The cases also divulge much about the keen legal awareness wives who filed for divorce possessed. For example, West Virginia law required that in cases of abandonment, a spouse had to be absent for three years before divorce proceedings could commence. When Belvidere Taylor filed for divorce in 1871, Fredette’s sleuthing shows that Belvidere’s husband, Frank, while he indeed deserted his wife and their two children, had not been absent for three years. Nonetheless, Belvidere deceived the court about the amount of time her husband had been gone. Belvidere’s ruse (which also illustrates the legal risks wives were willing to take to be free of a deadbeat husband) worked, as the court granted the divorce.
This volume’s value transcends Fredette’s tireless efforts to transcribe, annotate, and assemble these cases. Fredette’s introduction—really a scholarly essay—offers an outstanding analysis of attitudes toward divorce during the Civil War era, the evolution of divorce laws, and how after West Virginia’s formation in 1863 the state began to emulate “its northern and midwestern neighbors” by adopting less restrictive divorce laws than southern states (5). The Civil War then, Fredette rightfully argues, influenced marital relationships in myriad ways.
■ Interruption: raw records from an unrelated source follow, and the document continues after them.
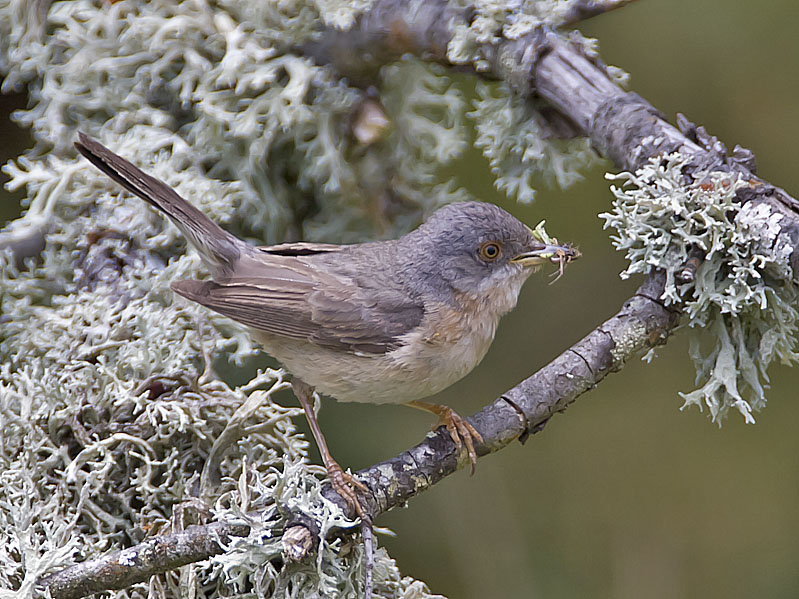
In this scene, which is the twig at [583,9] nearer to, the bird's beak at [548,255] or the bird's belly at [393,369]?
the bird's beak at [548,255]

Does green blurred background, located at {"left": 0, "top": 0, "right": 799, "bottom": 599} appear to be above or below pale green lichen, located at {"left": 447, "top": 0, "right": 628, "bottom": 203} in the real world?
below

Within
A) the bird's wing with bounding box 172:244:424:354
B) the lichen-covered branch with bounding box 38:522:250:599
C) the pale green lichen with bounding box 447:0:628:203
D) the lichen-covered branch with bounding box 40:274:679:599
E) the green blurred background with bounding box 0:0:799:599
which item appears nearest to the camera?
the lichen-covered branch with bounding box 38:522:250:599

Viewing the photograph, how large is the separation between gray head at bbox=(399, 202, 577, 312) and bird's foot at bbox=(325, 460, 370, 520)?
727mm

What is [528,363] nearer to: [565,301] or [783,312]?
[565,301]

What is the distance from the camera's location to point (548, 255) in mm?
2541

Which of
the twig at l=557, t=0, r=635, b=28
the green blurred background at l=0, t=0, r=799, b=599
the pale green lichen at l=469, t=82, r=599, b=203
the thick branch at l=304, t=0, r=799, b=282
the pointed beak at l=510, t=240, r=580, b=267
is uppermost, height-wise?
the twig at l=557, t=0, r=635, b=28

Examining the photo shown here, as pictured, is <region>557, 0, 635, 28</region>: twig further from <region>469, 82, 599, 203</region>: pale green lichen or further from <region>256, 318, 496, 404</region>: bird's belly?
<region>256, 318, 496, 404</region>: bird's belly

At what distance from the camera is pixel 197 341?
250cm

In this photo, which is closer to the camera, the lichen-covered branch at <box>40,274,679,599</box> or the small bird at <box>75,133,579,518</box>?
the lichen-covered branch at <box>40,274,679,599</box>

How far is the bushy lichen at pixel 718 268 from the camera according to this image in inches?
85.0

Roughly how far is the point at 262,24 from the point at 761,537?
102 inches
A 284% increase in the divorce rate in Wheeling did not occur simply due to the unfaithfulness soldiers discovered upon their return to Wheeling. Revamped laws which made divorces easier to obtain, coupled with women emboldened by their wartime experience and the opportunity war presented to abandon or neglect spouses all, in Fredette’s estimation, contributed to the significant increase in Wheeling’s divorce rates.
Fredette’s book will appeal widely to Civil War era historians interested in the conflict’s impact on marriages and how the transformations wrought by the war impacted how lawmakers thought about relationships between husbands and wives. Nineteenth-century social historians will likewise find this volume valuable as it contains important insights into the home lives of ordinary individuals caught up in one of the nation’s most extraordinary moments.
Jonathan A. Noyalas is director of Shenandoah University’s McCormick Civil War Institute and a professor in the history department at Shenandoah. He is the author or editor of fifteen books, including most recently Slavery and Freedom in the Shenandoah Valley during the Civil War Era.